The first people were nomadic. Many archeologists think they traveled in small groups, following game, harvesting what they needed from the land, and moving on. As groups moved into areas, they likely established a pattern of cyclic movement linked to the seasonal availability of resources. When an area filled to capacity, some groups moved on to colonize new regions.

From the north, they would have threaded their way through glacial wilderness, encountering tundra at the waning edge of the ice, then forests as they continued south. Some, perhaps the earliest immigrants, probably traveled south along the western coast of the Americas. Many of the places where they stopped are now submerged due to sea level rise since glacial times. Modern animals were in evidence amidst creatures in the twilight of their existence, like mammoths, mastodons, saber tooth tigers, giant beavers, and other species. Some suggest that humans hastened their demise; recent research offers new insight.

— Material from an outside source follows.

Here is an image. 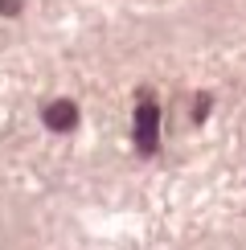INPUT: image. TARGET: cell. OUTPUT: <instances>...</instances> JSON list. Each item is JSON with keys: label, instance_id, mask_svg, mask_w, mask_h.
<instances>
[{"label": "cell", "instance_id": "4", "mask_svg": "<svg viewBox=\"0 0 246 250\" xmlns=\"http://www.w3.org/2000/svg\"><path fill=\"white\" fill-rule=\"evenodd\" d=\"M0 13H4V17H17V13H20V0H0Z\"/></svg>", "mask_w": 246, "mask_h": 250}, {"label": "cell", "instance_id": "1", "mask_svg": "<svg viewBox=\"0 0 246 250\" xmlns=\"http://www.w3.org/2000/svg\"><path fill=\"white\" fill-rule=\"evenodd\" d=\"M156 135H160V111H156V103L144 95L140 99V111H136V148L144 156H152V152H156Z\"/></svg>", "mask_w": 246, "mask_h": 250}, {"label": "cell", "instance_id": "2", "mask_svg": "<svg viewBox=\"0 0 246 250\" xmlns=\"http://www.w3.org/2000/svg\"><path fill=\"white\" fill-rule=\"evenodd\" d=\"M41 119H45L49 131H70V127L78 123V107H74L70 99H54V103L45 107V115H41Z\"/></svg>", "mask_w": 246, "mask_h": 250}, {"label": "cell", "instance_id": "3", "mask_svg": "<svg viewBox=\"0 0 246 250\" xmlns=\"http://www.w3.org/2000/svg\"><path fill=\"white\" fill-rule=\"evenodd\" d=\"M205 115H209V95H197V103H193V123H201Z\"/></svg>", "mask_w": 246, "mask_h": 250}]
</instances>
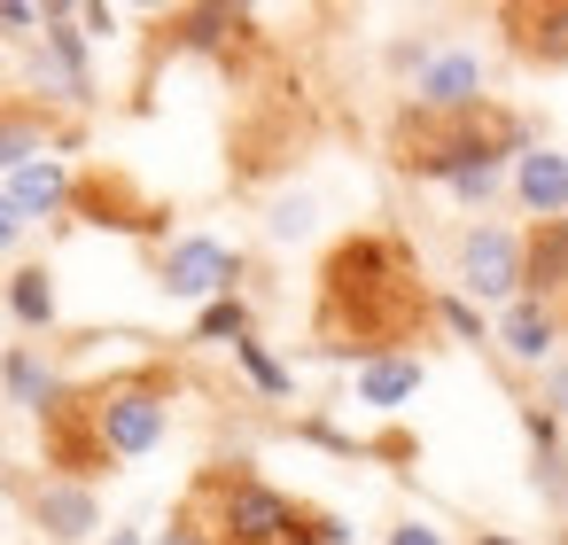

What little is left from the era is all scholars have to determine the details of the past. For years, it was largely a story of stone tools–seemingly all that had survived thousands of years in the soil. Today, with a wider range of researchers and techniques, the remnants of food remains and plant matter are giving a clearer picture of the material life of the first Americans.

A Lasting Debt

Paleoindians created the institutions of lineage and society that later cultures inherited and transformed in their turn. They forged a political landscape where none existed before, probably investing the major natural features of their environment with symbolic meaning. They must have negotiated boundaries among neighboring groups, and altered those boundaries as their numbers grew and their institutions changed. They established the first economy–of raw materials like chert, wood, leather, and sources of food like caribou and deer. They developed technology that was sophisticated, flexible, and deeply embedded in a social world that combined practical reason with cultural meaning. Their story is an important one.